### Work to complete
Quote every entry word for word.

>> begin Entries

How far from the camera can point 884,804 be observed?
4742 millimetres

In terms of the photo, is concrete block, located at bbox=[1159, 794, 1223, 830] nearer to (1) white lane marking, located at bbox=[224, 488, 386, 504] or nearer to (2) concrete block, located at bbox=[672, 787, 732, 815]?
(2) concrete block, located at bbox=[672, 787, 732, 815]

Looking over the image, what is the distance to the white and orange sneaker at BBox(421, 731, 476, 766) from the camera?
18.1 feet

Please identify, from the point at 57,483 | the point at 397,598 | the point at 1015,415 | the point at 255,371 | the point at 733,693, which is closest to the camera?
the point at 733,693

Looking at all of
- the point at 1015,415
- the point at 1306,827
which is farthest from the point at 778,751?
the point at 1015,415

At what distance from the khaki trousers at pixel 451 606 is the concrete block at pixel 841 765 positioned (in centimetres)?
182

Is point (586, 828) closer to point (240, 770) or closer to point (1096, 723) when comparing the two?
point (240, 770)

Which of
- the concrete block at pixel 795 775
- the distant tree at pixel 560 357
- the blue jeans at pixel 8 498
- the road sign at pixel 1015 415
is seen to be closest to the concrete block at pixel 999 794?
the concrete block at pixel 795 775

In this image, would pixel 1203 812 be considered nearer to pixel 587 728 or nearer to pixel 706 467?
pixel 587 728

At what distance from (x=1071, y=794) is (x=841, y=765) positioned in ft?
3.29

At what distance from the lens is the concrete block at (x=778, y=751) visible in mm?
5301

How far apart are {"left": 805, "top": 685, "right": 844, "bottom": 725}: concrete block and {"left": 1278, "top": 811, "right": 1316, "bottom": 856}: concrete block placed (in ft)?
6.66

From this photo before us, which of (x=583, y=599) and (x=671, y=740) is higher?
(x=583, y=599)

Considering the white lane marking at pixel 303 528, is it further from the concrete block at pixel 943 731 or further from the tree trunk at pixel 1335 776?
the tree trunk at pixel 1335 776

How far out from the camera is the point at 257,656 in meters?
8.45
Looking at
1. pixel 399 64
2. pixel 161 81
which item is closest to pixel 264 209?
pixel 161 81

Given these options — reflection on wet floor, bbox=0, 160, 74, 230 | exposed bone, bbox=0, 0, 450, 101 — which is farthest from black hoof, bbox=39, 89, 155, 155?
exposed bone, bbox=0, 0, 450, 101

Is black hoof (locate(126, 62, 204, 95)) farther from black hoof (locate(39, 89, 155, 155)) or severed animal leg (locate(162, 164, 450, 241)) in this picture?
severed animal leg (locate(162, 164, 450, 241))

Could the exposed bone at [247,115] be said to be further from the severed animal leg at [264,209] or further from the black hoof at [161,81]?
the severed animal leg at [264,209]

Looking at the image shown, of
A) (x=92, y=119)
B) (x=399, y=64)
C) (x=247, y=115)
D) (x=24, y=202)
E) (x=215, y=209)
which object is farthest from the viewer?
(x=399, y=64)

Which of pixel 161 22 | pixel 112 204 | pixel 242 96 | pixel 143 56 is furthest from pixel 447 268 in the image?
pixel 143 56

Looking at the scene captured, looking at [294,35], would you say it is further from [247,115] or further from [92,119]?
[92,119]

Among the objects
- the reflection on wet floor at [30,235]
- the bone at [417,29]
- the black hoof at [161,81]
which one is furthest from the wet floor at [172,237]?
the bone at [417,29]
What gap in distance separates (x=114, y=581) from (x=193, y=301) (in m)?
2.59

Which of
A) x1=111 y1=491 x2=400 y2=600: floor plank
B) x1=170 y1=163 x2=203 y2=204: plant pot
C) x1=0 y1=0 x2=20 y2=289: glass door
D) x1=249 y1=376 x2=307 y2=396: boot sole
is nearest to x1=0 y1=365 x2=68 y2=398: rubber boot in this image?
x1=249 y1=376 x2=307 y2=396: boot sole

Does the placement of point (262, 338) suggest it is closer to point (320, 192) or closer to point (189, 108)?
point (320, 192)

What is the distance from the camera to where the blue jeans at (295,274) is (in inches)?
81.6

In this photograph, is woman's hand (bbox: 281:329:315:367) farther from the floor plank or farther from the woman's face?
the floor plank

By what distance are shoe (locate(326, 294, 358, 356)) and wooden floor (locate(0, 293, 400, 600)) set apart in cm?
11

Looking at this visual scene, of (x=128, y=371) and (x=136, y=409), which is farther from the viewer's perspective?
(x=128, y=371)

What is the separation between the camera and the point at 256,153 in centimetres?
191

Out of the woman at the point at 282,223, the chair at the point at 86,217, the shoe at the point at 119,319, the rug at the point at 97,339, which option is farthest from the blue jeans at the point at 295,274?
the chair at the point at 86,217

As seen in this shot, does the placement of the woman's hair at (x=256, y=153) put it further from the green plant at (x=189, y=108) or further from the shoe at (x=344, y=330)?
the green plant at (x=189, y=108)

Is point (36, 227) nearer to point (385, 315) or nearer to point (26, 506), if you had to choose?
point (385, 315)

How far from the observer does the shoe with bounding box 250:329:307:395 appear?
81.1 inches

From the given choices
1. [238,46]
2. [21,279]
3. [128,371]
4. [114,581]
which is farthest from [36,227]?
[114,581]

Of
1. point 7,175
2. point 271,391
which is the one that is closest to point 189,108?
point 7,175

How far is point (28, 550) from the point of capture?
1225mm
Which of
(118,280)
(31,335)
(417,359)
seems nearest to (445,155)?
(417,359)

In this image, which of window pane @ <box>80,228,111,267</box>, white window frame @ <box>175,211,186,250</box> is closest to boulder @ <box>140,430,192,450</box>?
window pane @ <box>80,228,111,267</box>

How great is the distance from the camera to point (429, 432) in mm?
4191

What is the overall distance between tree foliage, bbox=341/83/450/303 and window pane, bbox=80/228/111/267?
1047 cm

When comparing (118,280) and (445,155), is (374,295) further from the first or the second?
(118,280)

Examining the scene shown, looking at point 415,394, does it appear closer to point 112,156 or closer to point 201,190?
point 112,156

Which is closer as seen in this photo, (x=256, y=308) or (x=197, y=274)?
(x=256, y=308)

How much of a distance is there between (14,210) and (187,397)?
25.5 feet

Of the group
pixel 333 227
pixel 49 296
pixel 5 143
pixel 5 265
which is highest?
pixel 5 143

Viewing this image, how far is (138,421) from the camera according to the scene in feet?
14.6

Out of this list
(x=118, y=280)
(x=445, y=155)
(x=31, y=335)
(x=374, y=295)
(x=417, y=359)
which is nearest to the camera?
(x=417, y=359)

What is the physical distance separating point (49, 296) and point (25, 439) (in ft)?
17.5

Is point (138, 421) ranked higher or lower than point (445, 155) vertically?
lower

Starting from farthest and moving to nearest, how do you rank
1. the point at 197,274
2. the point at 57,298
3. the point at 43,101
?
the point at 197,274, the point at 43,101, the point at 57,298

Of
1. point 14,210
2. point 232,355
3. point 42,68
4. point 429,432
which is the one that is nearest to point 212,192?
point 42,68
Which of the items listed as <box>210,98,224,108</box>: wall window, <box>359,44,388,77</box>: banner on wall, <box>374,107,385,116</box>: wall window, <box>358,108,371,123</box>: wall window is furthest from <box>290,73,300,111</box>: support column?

>> end Entries

### Exercise response
How far from the camera can point 884,804 be observed?
4742 millimetres

In terms of the photo, is concrete block, located at bbox=[1159, 794, 1223, 830] nearer to (1) white lane marking, located at bbox=[224, 488, 386, 504] or nearer to (2) concrete block, located at bbox=[672, 787, 732, 815]?
(2) concrete block, located at bbox=[672, 787, 732, 815]

Looking over the image, what is the distance to the white and orange sneaker at BBox(421, 731, 476, 766) from the camera?
18.1 feet

Please identify, from the point at 57,483 | the point at 397,598 | the point at 1015,415 | the point at 255,371 | the point at 733,693, which is closest to the camera?
the point at 733,693

Looking at all of
- the point at 1015,415
- the point at 1306,827
which is farthest from the point at 778,751?
the point at 1015,415

At what distance from the khaki trousers at pixel 451 606 is the concrete block at pixel 841 765 positioned (in centimetres)?
182

Is point (586, 828) closer to point (240, 770) or closer to point (1096, 723) when comparing the two?
point (240, 770)

Which of
- the concrete block at pixel 795 775
- the distant tree at pixel 560 357
- the blue jeans at pixel 8 498
- the road sign at pixel 1015 415
is seen to be closest to the concrete block at pixel 999 794?
the concrete block at pixel 795 775

In this image, would pixel 1203 812 be considered nearer to pixel 587 728 or nearer to pixel 706 467?
pixel 587 728

At what distance from (x=1071, y=794) is (x=841, y=765) positioned in ft?
3.29

At what distance from the lens is the concrete block at (x=778, y=751) visible in mm?
5301

How far apart are {"left": 805, "top": 685, "right": 844, "bottom": 725}: concrete block and {"left": 1278, "top": 811, "right": 1316, "bottom": 856}: concrete block placed (in ft)?
6.66

From this photo before us, which of (x=583, y=599) and (x=671, y=740) is higher?
(x=583, y=599)

Considering the white lane marking at pixel 303 528, is it further from the concrete block at pixel 943 731 or further from the tree trunk at pixel 1335 776?
the tree trunk at pixel 1335 776

How far out from the camera is the point at 257,656 in meters?
8.45
Looking at
1. pixel 399 64
2. pixel 161 81
which item is closest to pixel 264 209?
pixel 161 81

Given these options — reflection on wet floor, bbox=0, 160, 74, 230 | exposed bone, bbox=0, 0, 450, 101 — which is farthest from black hoof, bbox=39, 89, 155, 155?
exposed bone, bbox=0, 0, 450, 101

Is black hoof (locate(126, 62, 204, 95)) farther from black hoof (locate(39, 89, 155, 155)) or severed animal leg (locate(162, 164, 450, 241)) in this picture?
severed animal leg (locate(162, 164, 450, 241))

Could the exposed bone at [247,115] be said to be further from the severed animal leg at [264,209] or further from the black hoof at [161,81]?
the severed animal leg at [264,209]

Looking at the image shown, of
A) (x=92, y=119)
B) (x=399, y=64)
C) (x=247, y=115)
D) (x=24, y=202)
E) (x=215, y=209)
which object is farthest from the viewer?
(x=399, y=64)

Which of pixel 161 22 | pixel 112 204 | pixel 242 96 | pixel 143 56 is furthest from pixel 447 268 in the image?
pixel 143 56

Looking at the scene captured, looking at [294,35], would you say it is further from [247,115] or further from [92,119]?
[92,119]

Among the objects
- the reflection on wet floor at [30,235]
- the bone at [417,29]
- the black hoof at [161,81]
which one is furthest from the wet floor at [172,237]?
the bone at [417,29]
What gap in distance separates (x=114, y=581) from (x=193, y=301) (in m)?
2.59

Which of
A) x1=111 y1=491 x2=400 y2=600: floor plank
B) x1=170 y1=163 x2=203 y2=204: plant pot
C) x1=0 y1=0 x2=20 y2=289: glass door
D) x1=249 y1=376 x2=307 y2=396: boot sole
is nearest to x1=0 y1=365 x2=68 y2=398: rubber boot in this image?
x1=249 y1=376 x2=307 y2=396: boot sole

Does the placement of point (262, 338) suggest it is closer to point (320, 192) or closer to point (189, 108)?
point (320, 192)

What is the distance from the camera to where the blue jeans at (295,274) is (in inches)?
81.6

In this photograph, is woman's hand (bbox: 281:329:315:367) farther from the floor plank or farther from the woman's face?
the floor plank

By what distance are shoe (locate(326, 294, 358, 356)) and wooden floor (locate(0, 293, 400, 600)) set apart in cm?
11

Looking at this visual scene, of (x=128, y=371) and (x=136, y=409), which is farther from the viewer's perspective?
(x=128, y=371)

What is the separation between the camera and the point at 256,153 in centimetres?
191

Out of the woman at the point at 282,223, the chair at the point at 86,217, the shoe at the point at 119,319, the rug at the point at 97,339, which option is farthest from the blue jeans at the point at 295,274?
the chair at the point at 86,217

As seen in this shot, does the placement of the woman's hair at (x=256, y=153) put it further from the green plant at (x=189, y=108) or further from the shoe at (x=344, y=330)?
the green plant at (x=189, y=108)

Is point (36, 227) nearer to point (385, 315) or nearer to point (26, 506), if you had to choose?
point (385, 315)

How far from the observer does the shoe with bounding box 250:329:307:395 appear?
81.1 inches

From the given choices
1. [238,46]
2. [21,279]
3. [128,371]
4. [114,581]
which is farthest from [36,227]?
[114,581]

Of
1. point 7,175
2. point 271,391
which is the one that is closest to point 189,108?
point 7,175

How far is point (28, 550) from the point of capture?
1225mm
Which of
(118,280)
(31,335)
(417,359)
seems nearest to (445,155)?
(417,359)

In this image, which of window pane @ <box>80,228,111,267</box>, white window frame @ <box>175,211,186,250</box> is closest to boulder @ <box>140,430,192,450</box>?
window pane @ <box>80,228,111,267</box>

How great is the distance from the camera to point (429, 432) in mm?
4191

What is the overall distance between tree foliage, bbox=341/83/450/303 and window pane, bbox=80/228/111/267?
1047 cm

When comparing (118,280) and (445,155), is (374,295) further from the first or the second?
(118,280)

Examining the scene shown, looking at point 415,394, does it appear closer to point 112,156 or closer to point 201,190?
point 112,156

Which is closer as seen in this photo, (x=256, y=308) or (x=197, y=274)?
(x=256, y=308)

How much of a distance is there between (14,210) and (187,397)?
25.5 feet

Of the group
pixel 333 227
pixel 49 296
pixel 5 143
pixel 5 265
which is highest?
pixel 5 143

Viewing this image, how far is (138,421) from the camera according to the scene in feet?
14.6

Out of this list
(x=118, y=280)
(x=445, y=155)
(x=31, y=335)
(x=374, y=295)
(x=417, y=359)
which is nearest to the camera?
(x=417, y=359)

What is the physical distance separating point (49, 296) and point (25, 439) (in ft)?
17.5

Is point (138, 421) ranked higher or lower than point (445, 155) vertically?
lower

Starting from farthest and moving to nearest, how do you rank
1. the point at 197,274
2. the point at 57,298
3. the point at 43,101
?
the point at 197,274, the point at 43,101, the point at 57,298

Of
1. point 14,210
2. point 232,355
3. point 42,68
4. point 429,432
which is the one that is nearest to point 212,192?
point 42,68
Which of the items listed as <box>210,98,224,108</box>: wall window, <box>359,44,388,77</box>: banner on wall, <box>374,107,385,116</box>: wall window, <box>358,108,371,123</box>: wall window is furthest from <box>290,73,300,111</box>: support column?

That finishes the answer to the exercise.